The coronavirus pandemic pummeled British banks in the second quarter as many companies struggled to reopen and individuals reduced spending and deferred payments on loans. The industry is also grappling with Brexit and the increasing likelihood of negative interest rates.

Lloyds Banking Group PLC shares fell as much as 9% Thursday after the London-based lender said it swung to a GBP461 million ($598 million) loss in the second quarter because of the impact of the pandemic. Lloyds, Barclays PLC and the U.K. unit of Banco Santander SA increased loan-loss charges in the three months ended June, compared with a year ago.

The U.K. has been hit hard by the coronavirus, with the highest number of reported deaths in Europe. It was slower to unlock and its economy has had less time to regain its footing than places such as France and Germany.

The challenging economic conditions add to uncertainty facing British banks as politicians try to reach a trade agreement with the European Union. The European Banking Authority this week reminded lenders that the transition period for Britain's EU exit expires at the end of the year.
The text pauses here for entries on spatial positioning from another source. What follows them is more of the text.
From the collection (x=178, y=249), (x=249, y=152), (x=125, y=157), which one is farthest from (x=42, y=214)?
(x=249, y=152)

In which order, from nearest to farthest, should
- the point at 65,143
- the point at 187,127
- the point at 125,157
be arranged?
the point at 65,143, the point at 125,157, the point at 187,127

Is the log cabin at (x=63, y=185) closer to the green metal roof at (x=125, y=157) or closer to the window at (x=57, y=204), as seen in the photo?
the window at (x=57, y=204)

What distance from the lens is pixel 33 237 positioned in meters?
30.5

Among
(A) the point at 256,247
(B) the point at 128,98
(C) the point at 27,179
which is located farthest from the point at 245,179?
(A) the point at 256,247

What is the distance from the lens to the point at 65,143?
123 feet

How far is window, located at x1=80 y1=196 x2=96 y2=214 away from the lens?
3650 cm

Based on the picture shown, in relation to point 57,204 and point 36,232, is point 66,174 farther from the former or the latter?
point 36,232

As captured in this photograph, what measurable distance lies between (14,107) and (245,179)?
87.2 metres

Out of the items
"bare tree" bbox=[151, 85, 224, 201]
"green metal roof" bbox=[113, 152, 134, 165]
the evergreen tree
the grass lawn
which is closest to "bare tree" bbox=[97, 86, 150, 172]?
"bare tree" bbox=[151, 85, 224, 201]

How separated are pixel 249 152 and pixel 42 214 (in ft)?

The U.K. and EU have yet to strike an agreement on their future trade relationship.

Coutts, a unit of state-controlled NatWest Group PLC which provides banking services to wealthy people including Queen Elizabeth II, told clients on July 27 that it would stop lending to EU residents because of the lack of a trade agreement.

Another complication facing U.K. banks: The Bank of England has shifted its tone in recent months toward possibly using negative interest rates, which can squeeze bank profitability. In anticipation of such a move, a swath of U.K. government bond yields are already in negative territory, while the benchmark 10-year gilt yields just 0.08%.
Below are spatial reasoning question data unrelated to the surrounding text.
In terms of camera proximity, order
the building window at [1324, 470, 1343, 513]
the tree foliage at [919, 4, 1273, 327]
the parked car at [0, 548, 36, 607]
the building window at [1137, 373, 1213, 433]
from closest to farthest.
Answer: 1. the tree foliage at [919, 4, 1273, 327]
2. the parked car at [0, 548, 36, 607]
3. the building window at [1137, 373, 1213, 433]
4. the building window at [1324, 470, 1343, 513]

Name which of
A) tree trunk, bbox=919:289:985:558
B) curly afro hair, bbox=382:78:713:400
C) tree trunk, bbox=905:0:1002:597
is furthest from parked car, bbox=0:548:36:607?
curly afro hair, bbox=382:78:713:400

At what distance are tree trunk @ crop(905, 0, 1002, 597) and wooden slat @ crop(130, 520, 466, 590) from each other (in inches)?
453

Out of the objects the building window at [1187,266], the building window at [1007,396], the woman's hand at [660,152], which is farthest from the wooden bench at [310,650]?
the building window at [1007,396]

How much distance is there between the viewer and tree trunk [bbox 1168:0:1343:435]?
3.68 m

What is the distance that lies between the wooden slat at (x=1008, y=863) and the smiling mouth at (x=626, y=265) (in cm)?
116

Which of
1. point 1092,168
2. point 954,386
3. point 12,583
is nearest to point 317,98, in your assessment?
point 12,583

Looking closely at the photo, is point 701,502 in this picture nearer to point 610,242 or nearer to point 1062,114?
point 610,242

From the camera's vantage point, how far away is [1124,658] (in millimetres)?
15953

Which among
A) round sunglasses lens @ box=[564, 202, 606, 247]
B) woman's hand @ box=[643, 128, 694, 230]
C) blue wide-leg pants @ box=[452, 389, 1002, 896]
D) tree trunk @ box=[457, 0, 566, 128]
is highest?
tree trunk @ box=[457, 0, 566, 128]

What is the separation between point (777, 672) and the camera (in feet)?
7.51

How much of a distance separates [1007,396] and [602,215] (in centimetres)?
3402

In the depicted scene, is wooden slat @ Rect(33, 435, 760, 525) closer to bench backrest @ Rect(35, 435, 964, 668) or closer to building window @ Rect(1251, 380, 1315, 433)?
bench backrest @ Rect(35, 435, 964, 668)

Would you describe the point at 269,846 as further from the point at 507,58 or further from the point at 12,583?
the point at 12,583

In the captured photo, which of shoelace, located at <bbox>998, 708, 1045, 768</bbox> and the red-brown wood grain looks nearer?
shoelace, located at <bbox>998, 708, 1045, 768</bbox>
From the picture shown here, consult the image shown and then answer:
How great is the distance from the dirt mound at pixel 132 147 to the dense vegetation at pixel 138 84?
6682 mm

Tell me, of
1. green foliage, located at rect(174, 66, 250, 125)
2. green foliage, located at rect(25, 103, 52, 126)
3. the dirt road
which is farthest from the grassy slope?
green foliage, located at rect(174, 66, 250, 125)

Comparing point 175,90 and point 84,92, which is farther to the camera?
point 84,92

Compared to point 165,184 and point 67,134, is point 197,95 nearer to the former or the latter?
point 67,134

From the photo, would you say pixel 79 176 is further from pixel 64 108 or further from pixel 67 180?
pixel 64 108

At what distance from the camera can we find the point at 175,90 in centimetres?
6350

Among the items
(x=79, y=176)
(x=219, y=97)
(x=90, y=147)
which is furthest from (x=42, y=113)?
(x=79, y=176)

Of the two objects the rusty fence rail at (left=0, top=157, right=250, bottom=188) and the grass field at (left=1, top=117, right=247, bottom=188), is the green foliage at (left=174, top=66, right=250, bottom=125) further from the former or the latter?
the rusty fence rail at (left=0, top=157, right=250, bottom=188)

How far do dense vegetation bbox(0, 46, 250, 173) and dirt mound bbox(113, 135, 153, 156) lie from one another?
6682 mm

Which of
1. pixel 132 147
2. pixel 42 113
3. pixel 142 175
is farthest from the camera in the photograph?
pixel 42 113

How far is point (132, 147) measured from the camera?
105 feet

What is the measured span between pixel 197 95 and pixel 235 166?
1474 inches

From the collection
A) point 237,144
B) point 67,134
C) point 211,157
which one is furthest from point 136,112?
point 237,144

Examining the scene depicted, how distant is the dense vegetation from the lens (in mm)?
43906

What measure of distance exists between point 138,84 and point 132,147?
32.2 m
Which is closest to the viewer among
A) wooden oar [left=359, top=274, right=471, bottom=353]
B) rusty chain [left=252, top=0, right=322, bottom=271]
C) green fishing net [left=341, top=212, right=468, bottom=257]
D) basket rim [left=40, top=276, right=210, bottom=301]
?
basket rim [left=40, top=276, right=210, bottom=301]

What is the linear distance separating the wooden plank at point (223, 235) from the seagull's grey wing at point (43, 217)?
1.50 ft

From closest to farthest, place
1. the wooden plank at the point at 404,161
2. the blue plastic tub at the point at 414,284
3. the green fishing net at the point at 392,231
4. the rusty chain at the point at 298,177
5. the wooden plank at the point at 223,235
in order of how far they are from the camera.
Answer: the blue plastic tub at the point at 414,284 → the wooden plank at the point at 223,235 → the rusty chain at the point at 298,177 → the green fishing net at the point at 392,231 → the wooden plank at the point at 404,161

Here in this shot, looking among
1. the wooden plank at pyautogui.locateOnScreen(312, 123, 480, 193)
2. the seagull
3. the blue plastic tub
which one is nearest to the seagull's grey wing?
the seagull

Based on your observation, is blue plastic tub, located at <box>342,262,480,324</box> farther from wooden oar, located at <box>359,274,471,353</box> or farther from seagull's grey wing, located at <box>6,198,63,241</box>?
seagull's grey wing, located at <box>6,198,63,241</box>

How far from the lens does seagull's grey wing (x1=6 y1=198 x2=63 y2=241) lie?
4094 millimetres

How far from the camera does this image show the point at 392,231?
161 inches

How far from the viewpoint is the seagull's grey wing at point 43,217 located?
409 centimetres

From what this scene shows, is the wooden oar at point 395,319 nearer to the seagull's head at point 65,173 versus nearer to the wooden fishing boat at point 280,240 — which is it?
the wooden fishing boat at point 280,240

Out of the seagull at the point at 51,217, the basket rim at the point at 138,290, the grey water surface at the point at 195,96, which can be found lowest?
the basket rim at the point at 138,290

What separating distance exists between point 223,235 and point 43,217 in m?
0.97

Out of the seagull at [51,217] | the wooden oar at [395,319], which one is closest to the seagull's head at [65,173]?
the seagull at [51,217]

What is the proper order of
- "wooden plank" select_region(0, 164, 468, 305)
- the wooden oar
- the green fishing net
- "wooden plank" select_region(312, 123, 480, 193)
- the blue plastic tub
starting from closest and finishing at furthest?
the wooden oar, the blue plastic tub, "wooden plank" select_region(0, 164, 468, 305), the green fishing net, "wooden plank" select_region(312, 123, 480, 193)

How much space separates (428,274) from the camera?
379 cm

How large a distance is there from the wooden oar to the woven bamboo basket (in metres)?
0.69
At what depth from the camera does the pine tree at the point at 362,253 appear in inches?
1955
"There is a highly uncertain environment out there," Lloyds Chief Executive António Horta-Osório told journalists.

Lloyds was the worst performer on the Stoxx Europe 600 Banks index in early trading on Thursday.
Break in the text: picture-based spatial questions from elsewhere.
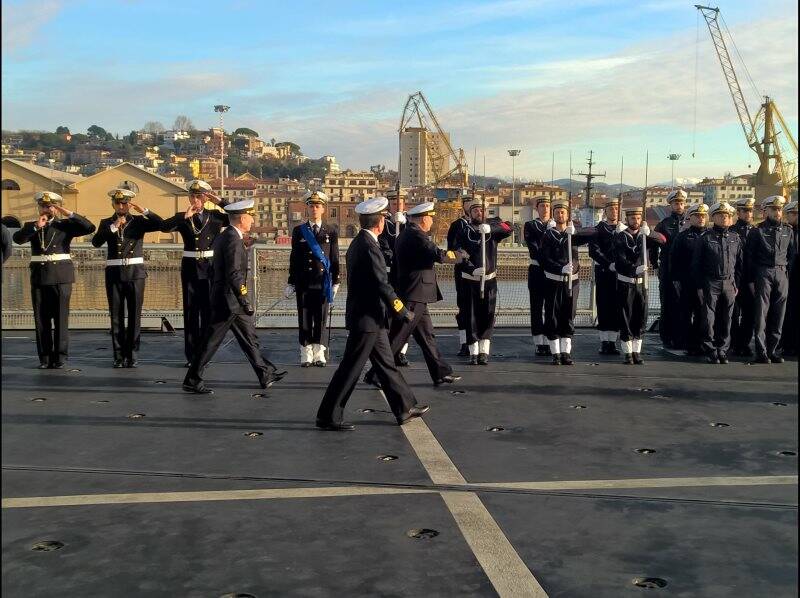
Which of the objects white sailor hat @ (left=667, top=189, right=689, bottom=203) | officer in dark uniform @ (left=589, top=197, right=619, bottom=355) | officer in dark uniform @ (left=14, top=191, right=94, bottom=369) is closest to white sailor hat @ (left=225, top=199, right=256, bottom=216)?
officer in dark uniform @ (left=14, top=191, right=94, bottom=369)

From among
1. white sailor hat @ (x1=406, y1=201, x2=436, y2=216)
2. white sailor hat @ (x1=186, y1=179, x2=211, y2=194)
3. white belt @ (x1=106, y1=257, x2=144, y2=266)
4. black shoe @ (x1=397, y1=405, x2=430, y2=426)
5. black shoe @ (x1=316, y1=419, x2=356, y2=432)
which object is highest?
white sailor hat @ (x1=186, y1=179, x2=211, y2=194)

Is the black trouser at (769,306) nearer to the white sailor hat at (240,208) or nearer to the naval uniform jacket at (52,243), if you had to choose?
the white sailor hat at (240,208)

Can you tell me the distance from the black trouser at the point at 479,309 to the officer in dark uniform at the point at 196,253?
283 cm

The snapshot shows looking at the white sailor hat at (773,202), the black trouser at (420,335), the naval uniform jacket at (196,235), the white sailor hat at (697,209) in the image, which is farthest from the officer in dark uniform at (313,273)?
the white sailor hat at (773,202)

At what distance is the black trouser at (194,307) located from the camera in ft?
27.6

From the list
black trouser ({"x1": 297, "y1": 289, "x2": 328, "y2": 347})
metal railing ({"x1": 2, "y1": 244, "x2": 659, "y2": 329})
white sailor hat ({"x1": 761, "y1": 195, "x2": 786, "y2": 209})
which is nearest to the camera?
black trouser ({"x1": 297, "y1": 289, "x2": 328, "y2": 347})

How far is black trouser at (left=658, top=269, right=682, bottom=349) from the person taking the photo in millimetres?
9633

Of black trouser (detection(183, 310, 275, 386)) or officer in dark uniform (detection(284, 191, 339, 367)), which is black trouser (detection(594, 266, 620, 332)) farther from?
black trouser (detection(183, 310, 275, 386))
Unlike rivals such as Barclays and HSBC, which have large overseas operations, Lloyds's business is concentrated in the U.K and is most vulnerable to conditions there. The bank set aside GBP2.39 billion for bad loans in the second quarter, more than seven times the same period last year, adding to GBP1.43 billion set aside in the first quarter. Lloyds expects to set aside as much as GBP5.5 billion this year.

Santander on Wednesday reported a massive EUR12.6 billion ($14.8 billion) charge for lowering valuations of some previous acquisitions in the wake of the pandemic. About half of the charge came from its U.K. business, which is exposed to mortgage lending, where margins are being squeezed.

Barclays said Wednesday that its U.K. unit lost GBP123 million in the second quarter, down from a profit of GBP328 million in the same quarter last year. A better performance from Barclays's corporate and investment bank enabled the lender to report a small overall profit for the quarter.

Barclays Chief Executive Jes Staley said his strategy of maintaining a diversified business with international exposure was working. He has been under pressure from activist investor Edward Bramson, whose firm Sherborne Investors has said it wants Barclays to shrink its investment bank and become a more narrowly focused consumer bank.

"The reason that we have been able to support the economy as extensively as we have and remain financially resilient is because of our diversified universal banking model," Mr. Staley said Wednesday.

Standard Chartered PLC, which is based in London but does most of its business in the faster growing economies of Asia, said Thursday it made a $549 million net profit in the second quarter.